Reproduce the records starting at the line that contains "kingdom: Animalia" and running to the last line, exactly and in full.

• Saved entries:
*** Block opens ***

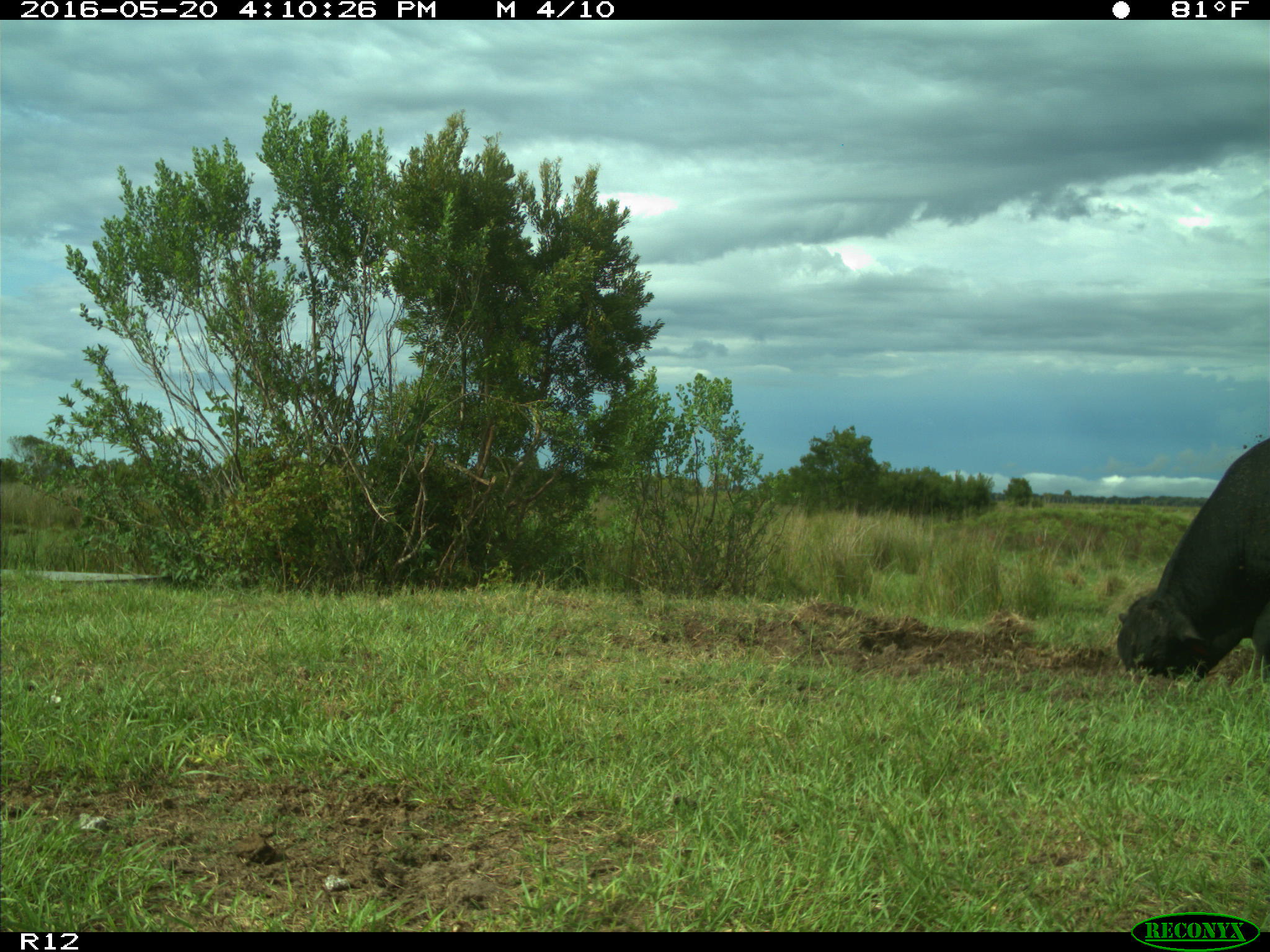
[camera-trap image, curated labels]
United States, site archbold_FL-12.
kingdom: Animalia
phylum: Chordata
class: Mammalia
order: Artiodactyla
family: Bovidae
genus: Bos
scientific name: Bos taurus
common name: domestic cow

*** Block closes ***

• EXERCISE RESULT:
kingdom: Animalia
phylum: Chordata
class: Mammalia
order: Artiodactyla
family: Bovidae
genus: Bos
scientific name: Bos taurus
common name: domestic cow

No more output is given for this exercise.